In reality, this is probably an outdated way of looking at data backup strategies. Today's cloud providers are well versed in the fine art of keeping files secure against all different kinds of outside threats, and they're committed to offering cloud backup solutions that are safer and more efficient than any alternative.

Leaving storage to the professionals
Perhaps the best reason to rely on cloud storage providers for your data security needs is the obvious – it's what they do for a living. According to TechCrunch, it makes sense for companies to outsource cybersecurity to trusted providers rather than try to handle it themselves in house.

David Cowan of Bessemer Venture Partners told the news source that most companies, even large corporations, don't often think about security. It can come back to hurt them, as it did in Sony's high-profile data breach last year.

"Sony has a technology business, but they are not Google or Amazon," Cowan said. "They make movies and they hire people who are great at making movies. That's what they think about. They don't think about data, trust and security."

It makes sense, therefore, to trust a partner who's focused on security 24/7.

Maintaining control of critical data
Many have a problem with giving up their data to an outside provider. They prefer to handle their storage and backup needs at home because it means maintaining control over their files. Cloud computing expert Ron Miller told TechCrunch that control has become a hot-button issue.

Make a deal with a cloud provider who can represent your interests.Make a deal with a cloud provider who can represent your interests.

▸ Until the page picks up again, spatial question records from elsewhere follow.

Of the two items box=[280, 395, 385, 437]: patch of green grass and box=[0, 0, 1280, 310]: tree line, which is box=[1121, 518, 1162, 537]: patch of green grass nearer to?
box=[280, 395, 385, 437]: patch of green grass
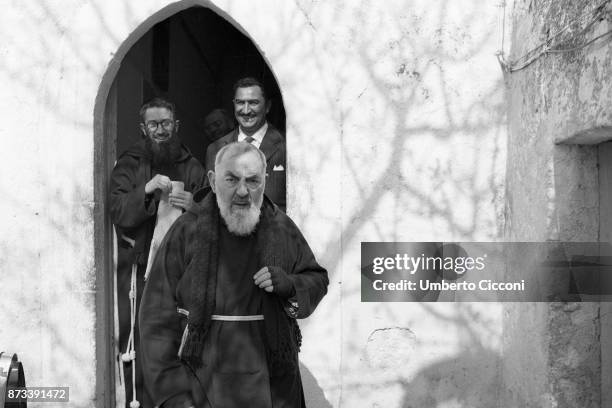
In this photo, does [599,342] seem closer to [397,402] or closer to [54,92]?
[397,402]

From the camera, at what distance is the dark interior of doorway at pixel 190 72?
21.9 feet

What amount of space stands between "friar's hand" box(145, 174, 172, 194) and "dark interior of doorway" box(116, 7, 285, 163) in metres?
0.76

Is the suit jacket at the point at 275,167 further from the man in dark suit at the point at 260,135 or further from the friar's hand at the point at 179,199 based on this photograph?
the friar's hand at the point at 179,199

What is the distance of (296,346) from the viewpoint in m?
3.94

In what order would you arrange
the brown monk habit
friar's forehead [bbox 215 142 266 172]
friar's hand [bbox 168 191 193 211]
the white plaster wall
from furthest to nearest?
1. friar's hand [bbox 168 191 193 211]
2. the white plaster wall
3. friar's forehead [bbox 215 142 266 172]
4. the brown monk habit

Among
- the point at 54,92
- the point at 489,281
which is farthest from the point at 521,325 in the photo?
the point at 54,92

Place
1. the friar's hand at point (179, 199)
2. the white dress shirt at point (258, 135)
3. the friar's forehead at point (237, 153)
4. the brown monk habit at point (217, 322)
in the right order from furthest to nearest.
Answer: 1. the white dress shirt at point (258, 135)
2. the friar's hand at point (179, 199)
3. the friar's forehead at point (237, 153)
4. the brown monk habit at point (217, 322)

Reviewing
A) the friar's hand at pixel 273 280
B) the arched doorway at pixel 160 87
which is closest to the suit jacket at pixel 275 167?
the arched doorway at pixel 160 87

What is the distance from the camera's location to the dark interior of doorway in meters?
6.68

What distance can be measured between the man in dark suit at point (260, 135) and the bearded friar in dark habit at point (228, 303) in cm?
177

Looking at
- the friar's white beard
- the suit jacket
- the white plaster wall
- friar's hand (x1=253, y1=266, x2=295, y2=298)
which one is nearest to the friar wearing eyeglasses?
the suit jacket

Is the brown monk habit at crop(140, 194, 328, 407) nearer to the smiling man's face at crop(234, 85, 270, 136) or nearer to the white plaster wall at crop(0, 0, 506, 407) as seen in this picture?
the white plaster wall at crop(0, 0, 506, 407)

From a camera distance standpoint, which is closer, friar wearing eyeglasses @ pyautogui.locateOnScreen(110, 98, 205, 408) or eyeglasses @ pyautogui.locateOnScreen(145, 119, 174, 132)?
friar wearing eyeglasses @ pyautogui.locateOnScreen(110, 98, 205, 408)

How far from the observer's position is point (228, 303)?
12.3ft
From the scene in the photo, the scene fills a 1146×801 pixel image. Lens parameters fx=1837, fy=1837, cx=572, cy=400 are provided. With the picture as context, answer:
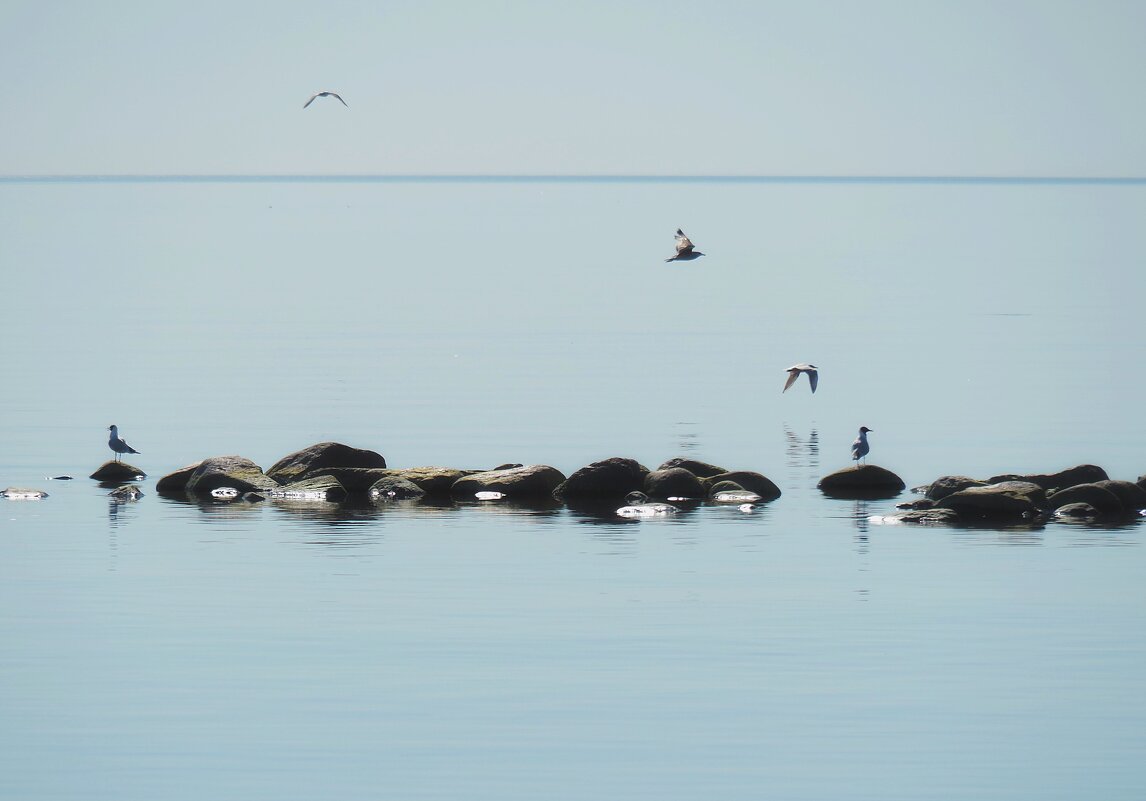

"One of the issues around cloud computing is who exactly controls the data," Miller said. "If law enforcement comes knocking at the door, would the cloud company be forced to hand over your content, even if you didn't want it to? The rules aren't crystal clear, but some cloud vendors are forcing the issue."

Law enforcement is just one example. There are countless situations where companies find themselves in a bind and need access to their files ASAP. When this happens, though, today's cloud providers are usually ready to act.

Ensuring reliable DR with no downtime
Perhaps the most important time to have access to your data is in disaster scenarios. For example, if an earthquake hits, you'll need to find backup copies of your files immediately so that your business can stay up to speed.

This is perhaps where the cloud offers its greatest value. To ensure that you minimize downtime and keep your business' profit potential high, you should settle for nothing less than the best in disaster recovery planning. The cloud can play a role in that.